The Diophantine equation of the form a$x^2$ – b$y^2$ = $c^2$ with ab is not a perfect square in Z has infinitely solutions in N, provided by a particular non-trivial solution in set of N.
I have racked my brains trying to think why ab not a perfect square should invalidate the proof, but can't think why. I have many books on number theory, but none have an equation like this.
If any one can help me in this aspect...I am so thankful to them.
On
The choice of having $c^2$ on the right hand side is irrelevant, any nonzero number gives the same conclusions.
Let $$ g = \gcd(a,b). $$ By unique factorization, with $$ \gcd \left( \frac{a}{g}, \frac{b}{g} \right) = 1, $$ the product being a square gives $$ a = g \alpha^2, \; \; b = g \beta^2, $$ and let us take $g, \alpha, \beta > 0.$ So your equation becomes $$ c^2 = a x^2 - b y^2 = g (\alpha^2 x^2 - \beta^2 y^2) = g (\alpha x - \beta y) (\alpha x + \beta y). $$ Now, either $\alpha x, \; \beta y$ have the same sign or opposite. With $c \neq 0$ we get get one factor at least $1$ in absolute value, so then $$ |\alpha x| + | \beta y| \leq \frac{c^2}{g}, $$ so $$ | x| \leq \frac{c^2}{g \alpha} $$ and $$ | y| \leq \frac{c^2}{g \beta}, $$ giving finiteness of the set of solutions.
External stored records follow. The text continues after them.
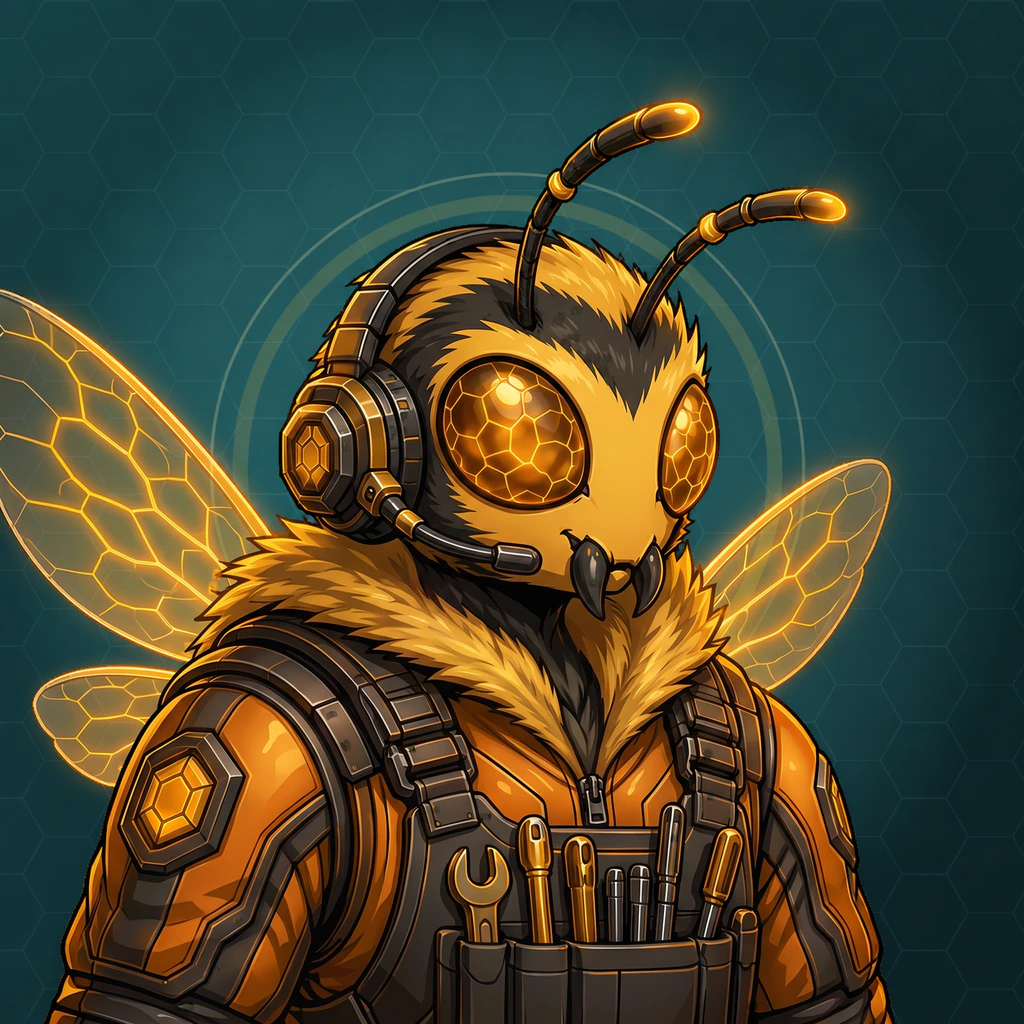 Bumblebee evolution artwork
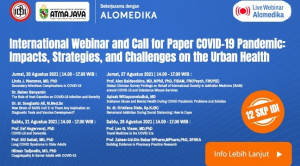 Virtual Event: International Webinar and Call for Paper COVID-19 Pandemic: Impacts, Strategies, and Challenges on the Urban Health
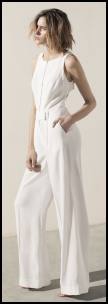 Luxe by Warehouse Open Back Wide Leg Jumpsuit.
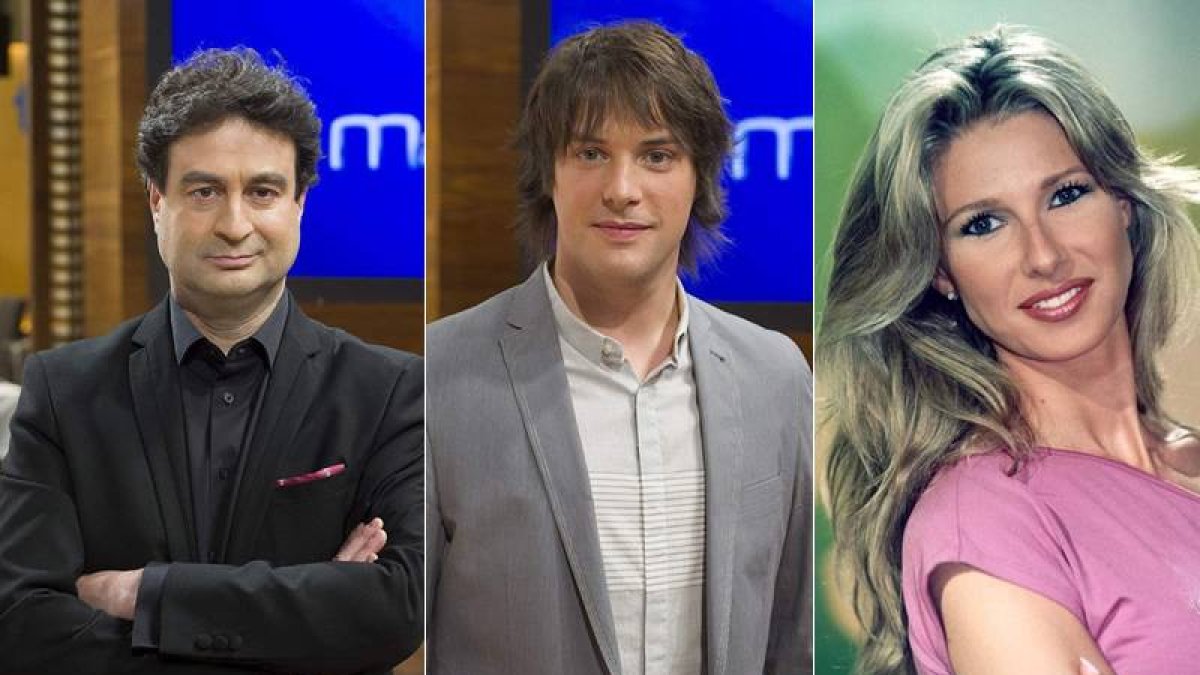 Los célebres cocineros Pepe Rodríguez y Jordi Cruz y la presentadora de ‘Corazón’ Anne Igartiburu.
MEANWHILE, if $ab$ is not a perfect square, there are infinitely many solutions to the Pell equation $$ u^2 - a b v^2 = 1. $$ This makes infinitely many different solutions if there are any, because $$ a (ux + b v y)^2 - b (avx + uy)^2 = a x^2 - b y^2. $$
I'm not sure what you are asking. If you are asking for an example where $ab$ is a perfect square and the equation doesn't have infinitely many solutions, perhaps the simplest example is that with $a=b=1$.